**Problem to work on:**
Arrange the data from the line with "Measuring from the" to the line with "70 centimetres", both included, as a Markdown table with the columns Row and Line, one numbered row per line and blank lines omitted.

**Data to process:**
◇ ◇ ◇

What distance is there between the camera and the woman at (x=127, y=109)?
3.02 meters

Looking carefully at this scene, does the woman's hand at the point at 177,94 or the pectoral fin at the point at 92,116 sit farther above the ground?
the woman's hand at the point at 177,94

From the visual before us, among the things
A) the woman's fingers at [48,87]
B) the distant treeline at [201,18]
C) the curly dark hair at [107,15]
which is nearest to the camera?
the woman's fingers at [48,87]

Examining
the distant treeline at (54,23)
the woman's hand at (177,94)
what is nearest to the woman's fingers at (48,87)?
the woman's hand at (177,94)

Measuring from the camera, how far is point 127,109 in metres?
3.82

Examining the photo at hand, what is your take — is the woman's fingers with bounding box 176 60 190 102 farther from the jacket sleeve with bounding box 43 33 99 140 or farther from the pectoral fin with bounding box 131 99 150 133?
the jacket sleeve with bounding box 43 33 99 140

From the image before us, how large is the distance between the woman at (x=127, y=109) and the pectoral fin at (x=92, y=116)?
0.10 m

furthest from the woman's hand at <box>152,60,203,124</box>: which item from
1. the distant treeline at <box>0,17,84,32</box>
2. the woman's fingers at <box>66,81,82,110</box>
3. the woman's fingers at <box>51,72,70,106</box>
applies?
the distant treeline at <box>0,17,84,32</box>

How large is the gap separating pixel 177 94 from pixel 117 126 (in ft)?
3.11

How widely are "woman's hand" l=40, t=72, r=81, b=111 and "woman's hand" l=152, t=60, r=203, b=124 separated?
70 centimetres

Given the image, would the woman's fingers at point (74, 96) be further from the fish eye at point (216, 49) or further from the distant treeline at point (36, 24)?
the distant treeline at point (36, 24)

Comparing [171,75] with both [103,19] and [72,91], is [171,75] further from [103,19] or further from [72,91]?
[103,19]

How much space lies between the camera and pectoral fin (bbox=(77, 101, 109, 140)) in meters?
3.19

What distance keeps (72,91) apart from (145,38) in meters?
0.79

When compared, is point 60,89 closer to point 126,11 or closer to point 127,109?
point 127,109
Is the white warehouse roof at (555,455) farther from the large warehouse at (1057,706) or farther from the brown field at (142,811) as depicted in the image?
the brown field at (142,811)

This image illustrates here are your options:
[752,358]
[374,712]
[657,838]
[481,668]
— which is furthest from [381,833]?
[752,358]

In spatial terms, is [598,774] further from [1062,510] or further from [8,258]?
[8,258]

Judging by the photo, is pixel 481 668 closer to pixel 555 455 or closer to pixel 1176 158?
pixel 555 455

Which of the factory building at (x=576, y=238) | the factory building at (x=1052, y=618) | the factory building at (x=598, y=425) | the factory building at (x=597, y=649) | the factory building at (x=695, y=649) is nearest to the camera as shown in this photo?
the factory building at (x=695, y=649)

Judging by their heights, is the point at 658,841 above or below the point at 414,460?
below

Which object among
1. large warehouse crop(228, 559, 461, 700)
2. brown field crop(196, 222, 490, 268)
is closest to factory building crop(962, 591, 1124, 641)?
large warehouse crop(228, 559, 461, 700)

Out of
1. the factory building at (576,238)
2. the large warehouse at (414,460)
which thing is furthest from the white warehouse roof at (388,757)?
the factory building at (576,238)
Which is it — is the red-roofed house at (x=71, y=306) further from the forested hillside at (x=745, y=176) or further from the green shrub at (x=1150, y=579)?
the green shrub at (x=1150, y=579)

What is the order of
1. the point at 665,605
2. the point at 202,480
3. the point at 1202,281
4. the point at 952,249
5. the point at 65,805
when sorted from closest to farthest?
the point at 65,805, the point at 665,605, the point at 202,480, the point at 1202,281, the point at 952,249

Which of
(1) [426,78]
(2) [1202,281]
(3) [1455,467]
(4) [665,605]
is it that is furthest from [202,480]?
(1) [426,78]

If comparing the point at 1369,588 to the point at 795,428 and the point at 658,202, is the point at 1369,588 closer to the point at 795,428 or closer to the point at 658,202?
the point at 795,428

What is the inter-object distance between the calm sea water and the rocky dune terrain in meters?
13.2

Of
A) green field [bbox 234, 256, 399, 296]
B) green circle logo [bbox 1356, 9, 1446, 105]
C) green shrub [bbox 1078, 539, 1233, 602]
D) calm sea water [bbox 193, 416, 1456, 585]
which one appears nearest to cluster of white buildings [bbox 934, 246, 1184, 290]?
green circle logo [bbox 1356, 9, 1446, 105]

◇ ◇ ◇

**In response:**
| Row | Line |
|---|---|
| 1 | Measuring from the camera, how far is point 127,109 in metres? |
| 2 | 3.82 |
| 3 | Examining the photo at hand, what is your take — is the woman's fingers with bounding box 176 60 190 102 farther from the jacket sleeve with bounding box 43 33 99 140 or farther from the pectoral fin with bounding box 131 99 150 133? |
| 4 | the jacket sleeve with bounding box 43 33 99 140 |
| 5 | From the image before us, how large is the distance between the woman at (x=127, y=109) and the pectoral fin at (x=92, y=116)? |
| 6 | 0.10 m |
| 7 | furthest from the woman's hand at <box>152,60,203,124</box>: which item from |
| 8 | 1. the distant treeline at <box>0,17,84,32</box> |
| 9 | 2. the woman's fingers at <box>66,81,82,110</box> |
| 10 | 3. the woman's fingers at <box>51,72,70,106</box> |
| 11 | applies? |
| 12 | the distant treeline at <box>0,17,84,32</box> |
| 13 | How large is the gap separating pixel 177 94 from pixel 117 126 (in ft)? |
| 14 | 3.11 |
| 15 | How widely are "woman's hand" l=40, t=72, r=81, b=111 and "woman's hand" l=152, t=60, r=203, b=124 separated? |
| 16 | 70 centimetres |